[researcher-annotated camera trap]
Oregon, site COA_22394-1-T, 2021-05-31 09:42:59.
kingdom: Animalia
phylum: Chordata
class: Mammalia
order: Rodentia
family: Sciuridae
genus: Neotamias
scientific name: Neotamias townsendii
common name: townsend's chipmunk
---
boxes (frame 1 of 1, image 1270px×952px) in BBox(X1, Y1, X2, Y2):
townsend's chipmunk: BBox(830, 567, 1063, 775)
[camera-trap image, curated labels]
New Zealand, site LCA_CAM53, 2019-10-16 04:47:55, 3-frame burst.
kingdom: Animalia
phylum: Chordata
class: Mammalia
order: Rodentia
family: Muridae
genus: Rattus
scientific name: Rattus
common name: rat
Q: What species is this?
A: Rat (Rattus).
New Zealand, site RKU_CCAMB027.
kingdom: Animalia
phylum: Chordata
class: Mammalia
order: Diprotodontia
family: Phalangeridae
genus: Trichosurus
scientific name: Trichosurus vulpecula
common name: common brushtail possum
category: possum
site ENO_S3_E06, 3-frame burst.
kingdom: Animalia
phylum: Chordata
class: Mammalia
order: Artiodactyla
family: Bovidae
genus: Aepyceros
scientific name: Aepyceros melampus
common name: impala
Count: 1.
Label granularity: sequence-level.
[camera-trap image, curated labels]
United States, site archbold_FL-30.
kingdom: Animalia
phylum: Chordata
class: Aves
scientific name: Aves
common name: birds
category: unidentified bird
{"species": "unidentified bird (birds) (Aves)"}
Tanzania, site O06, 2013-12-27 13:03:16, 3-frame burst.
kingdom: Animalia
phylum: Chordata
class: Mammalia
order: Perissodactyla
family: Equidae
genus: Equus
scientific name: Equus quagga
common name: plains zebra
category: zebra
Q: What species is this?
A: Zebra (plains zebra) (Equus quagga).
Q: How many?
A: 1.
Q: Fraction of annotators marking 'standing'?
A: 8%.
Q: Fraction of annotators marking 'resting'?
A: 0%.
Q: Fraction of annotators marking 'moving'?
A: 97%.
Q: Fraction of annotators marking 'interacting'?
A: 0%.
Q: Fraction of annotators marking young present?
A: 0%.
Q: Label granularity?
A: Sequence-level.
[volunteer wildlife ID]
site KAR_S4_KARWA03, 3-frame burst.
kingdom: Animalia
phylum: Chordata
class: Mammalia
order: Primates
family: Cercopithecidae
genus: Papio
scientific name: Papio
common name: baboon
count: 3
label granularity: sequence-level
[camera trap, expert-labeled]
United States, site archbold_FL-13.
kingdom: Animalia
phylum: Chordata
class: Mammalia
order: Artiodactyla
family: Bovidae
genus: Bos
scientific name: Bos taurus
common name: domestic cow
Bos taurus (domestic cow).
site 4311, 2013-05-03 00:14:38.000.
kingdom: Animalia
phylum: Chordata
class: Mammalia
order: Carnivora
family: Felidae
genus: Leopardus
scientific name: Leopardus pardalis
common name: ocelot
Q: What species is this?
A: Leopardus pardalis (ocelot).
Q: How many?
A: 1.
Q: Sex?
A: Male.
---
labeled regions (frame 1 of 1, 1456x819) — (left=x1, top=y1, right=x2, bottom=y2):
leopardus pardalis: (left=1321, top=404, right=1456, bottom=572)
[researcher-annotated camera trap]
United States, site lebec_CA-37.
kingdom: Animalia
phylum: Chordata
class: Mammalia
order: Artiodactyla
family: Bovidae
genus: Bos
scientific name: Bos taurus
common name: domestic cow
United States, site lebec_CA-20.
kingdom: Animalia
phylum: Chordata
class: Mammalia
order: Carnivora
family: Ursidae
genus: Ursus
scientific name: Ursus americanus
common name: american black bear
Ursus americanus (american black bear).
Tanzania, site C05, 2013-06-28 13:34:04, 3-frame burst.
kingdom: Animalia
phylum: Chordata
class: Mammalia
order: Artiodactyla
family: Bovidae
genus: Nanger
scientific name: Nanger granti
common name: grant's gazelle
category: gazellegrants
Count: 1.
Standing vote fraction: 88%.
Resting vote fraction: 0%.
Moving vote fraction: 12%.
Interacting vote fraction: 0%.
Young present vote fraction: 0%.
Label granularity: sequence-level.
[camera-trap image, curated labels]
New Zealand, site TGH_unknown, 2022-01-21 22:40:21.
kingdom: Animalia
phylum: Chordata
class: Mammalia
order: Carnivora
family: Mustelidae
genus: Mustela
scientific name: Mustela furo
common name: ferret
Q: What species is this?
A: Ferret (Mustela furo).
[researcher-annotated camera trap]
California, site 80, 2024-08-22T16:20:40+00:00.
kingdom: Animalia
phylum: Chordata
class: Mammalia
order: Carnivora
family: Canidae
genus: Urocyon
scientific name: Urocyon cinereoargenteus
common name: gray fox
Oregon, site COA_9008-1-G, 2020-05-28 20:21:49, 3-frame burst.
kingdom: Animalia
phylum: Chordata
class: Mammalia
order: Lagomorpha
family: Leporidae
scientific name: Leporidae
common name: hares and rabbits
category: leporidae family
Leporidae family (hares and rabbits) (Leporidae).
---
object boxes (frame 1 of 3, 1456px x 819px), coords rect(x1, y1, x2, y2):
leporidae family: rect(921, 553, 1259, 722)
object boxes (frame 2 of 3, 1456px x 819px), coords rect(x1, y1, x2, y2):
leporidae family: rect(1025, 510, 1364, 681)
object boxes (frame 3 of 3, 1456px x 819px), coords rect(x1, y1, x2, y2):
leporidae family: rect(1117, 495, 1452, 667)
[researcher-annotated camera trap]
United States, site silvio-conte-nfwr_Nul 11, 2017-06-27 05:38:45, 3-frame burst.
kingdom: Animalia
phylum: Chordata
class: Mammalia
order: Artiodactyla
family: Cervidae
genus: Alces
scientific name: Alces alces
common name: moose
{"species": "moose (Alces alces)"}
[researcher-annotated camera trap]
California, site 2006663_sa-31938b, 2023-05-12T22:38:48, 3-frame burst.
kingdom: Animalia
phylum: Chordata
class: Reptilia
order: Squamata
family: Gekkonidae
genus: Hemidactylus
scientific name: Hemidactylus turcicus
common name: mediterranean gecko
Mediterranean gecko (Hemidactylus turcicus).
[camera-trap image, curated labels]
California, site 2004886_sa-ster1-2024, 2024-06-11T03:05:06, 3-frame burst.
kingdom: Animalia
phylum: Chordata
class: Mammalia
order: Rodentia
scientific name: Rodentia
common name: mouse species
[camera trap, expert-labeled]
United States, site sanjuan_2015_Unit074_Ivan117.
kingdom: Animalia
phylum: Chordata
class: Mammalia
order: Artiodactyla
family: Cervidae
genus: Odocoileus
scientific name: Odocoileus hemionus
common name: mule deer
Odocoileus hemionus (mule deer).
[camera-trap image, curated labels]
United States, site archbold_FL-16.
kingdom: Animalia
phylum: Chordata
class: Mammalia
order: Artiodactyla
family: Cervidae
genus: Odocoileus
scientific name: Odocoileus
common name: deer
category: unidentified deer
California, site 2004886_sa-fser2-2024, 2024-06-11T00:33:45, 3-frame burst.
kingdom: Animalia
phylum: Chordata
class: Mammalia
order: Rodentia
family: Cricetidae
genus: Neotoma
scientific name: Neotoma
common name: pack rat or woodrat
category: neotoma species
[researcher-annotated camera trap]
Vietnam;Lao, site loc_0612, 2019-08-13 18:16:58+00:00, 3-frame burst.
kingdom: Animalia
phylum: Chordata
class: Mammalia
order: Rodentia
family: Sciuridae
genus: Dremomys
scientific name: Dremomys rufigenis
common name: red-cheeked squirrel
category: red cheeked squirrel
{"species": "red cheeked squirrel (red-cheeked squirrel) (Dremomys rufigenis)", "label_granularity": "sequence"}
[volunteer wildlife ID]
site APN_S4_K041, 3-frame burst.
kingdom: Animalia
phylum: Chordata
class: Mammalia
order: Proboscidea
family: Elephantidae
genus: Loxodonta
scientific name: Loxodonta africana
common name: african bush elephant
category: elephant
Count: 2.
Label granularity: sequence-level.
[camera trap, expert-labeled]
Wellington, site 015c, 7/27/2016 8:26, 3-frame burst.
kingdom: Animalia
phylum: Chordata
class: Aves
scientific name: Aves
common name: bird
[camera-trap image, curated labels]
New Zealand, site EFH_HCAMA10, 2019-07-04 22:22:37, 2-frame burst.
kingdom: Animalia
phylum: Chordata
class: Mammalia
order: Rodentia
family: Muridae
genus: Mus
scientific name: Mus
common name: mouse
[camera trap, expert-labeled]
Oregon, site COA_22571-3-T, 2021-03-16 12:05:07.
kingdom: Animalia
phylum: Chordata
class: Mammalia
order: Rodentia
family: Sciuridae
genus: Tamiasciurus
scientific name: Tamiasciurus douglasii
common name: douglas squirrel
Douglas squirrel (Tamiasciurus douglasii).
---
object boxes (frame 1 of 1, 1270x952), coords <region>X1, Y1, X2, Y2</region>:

========================================

• _YOUR TASK_: Would you please show every line of the material above that includes the string "California"?

• _ANSWER FOR THE TASK_:
California, site 80, 2024-08-22T16:20:40+00:00.
California, site 2006663_sa-31938b, 2023-05-12T22:38:48, 3-frame burst.
California, site 2004886_sa-ster1-2024, 2024-06-11T03:05:06, 3-frame burst.
California, site 2004886_sa-fser2-2024, 2024-06-11T00:33:45, 3-frame burst.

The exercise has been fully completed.